The hyFEN compiler can employ different activation functions for different layers to yield higher accuracy. For example, if the inputs to a DNN assume both negative and positive values, we employ an activation function such as the sign function or a parameterized hard tanh (PHT) function to better capture the range of inputs. On the other hand, if a set of values can only assume non-negative numbers, we rely on the parameterized clipping activation (PACT) [10] function to quantize activations. The same consideration is taken into account when quantizing the outputs of the last layer which are fed to a softmax function.

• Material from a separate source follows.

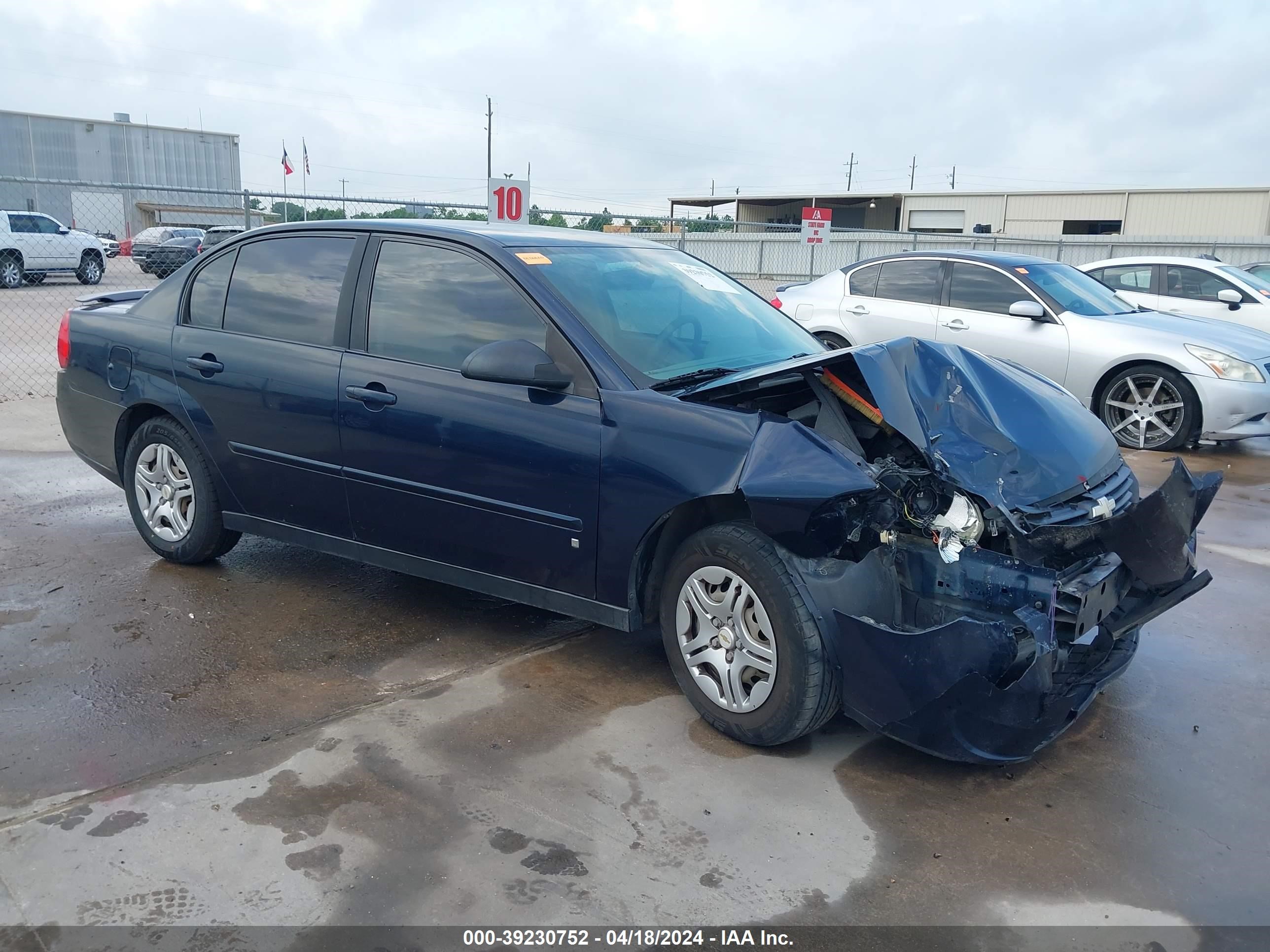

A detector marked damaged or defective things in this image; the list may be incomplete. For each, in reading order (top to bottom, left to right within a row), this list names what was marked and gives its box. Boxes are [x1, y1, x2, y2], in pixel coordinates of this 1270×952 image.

The FFCL layers in the HyFEN fabric have fixed-function, combinational logic behavior, which are different from one another. Therefore, we need different hardware resources for each FFCL layer, i.e., we cannot reuse the computational logic from one layer to another (this is an instance of the streaming architecture for DNN/CNN hardware realization). FIG. 7 shows N consecutive layers realized using the HyFEN fabric. If the first FFCL layer is the first layer of the network, input feature maps for the first layer should be transferred from dynamic random access memory (DRAM) to its on-chip RAM. Next, for each layer the data is read from the on-chip RAMs and moved to the register files, which serve as the input for the custom combinational logic. The output of the computation is written to the output register files and then the output on-chip RAMs for the layer. For each layer, by iterating over the input on-chip RAM and bringing different input data patches to registers, performing the required logic operations, and storing the results from output registers to output on-chip RAMs, the required computation for each FFCL layer is completed.

The number of iterations for each FFCL layer of a CNN depends on (i) dimensions of the input feature map, (ii) size of the patches, and (iii) number of times the custom combinational logic is replicated in hardware for the layer. As explained above, these replicas enable parallel processing of more than one patch of the input in each iteration. Note that, in fully-connected layers (e.g., last two layers in FIG. 7), there is only one copy of each combinational function and one iteration, so feature maps are not stored in the on-chip RAM and can be accessed directly from registers.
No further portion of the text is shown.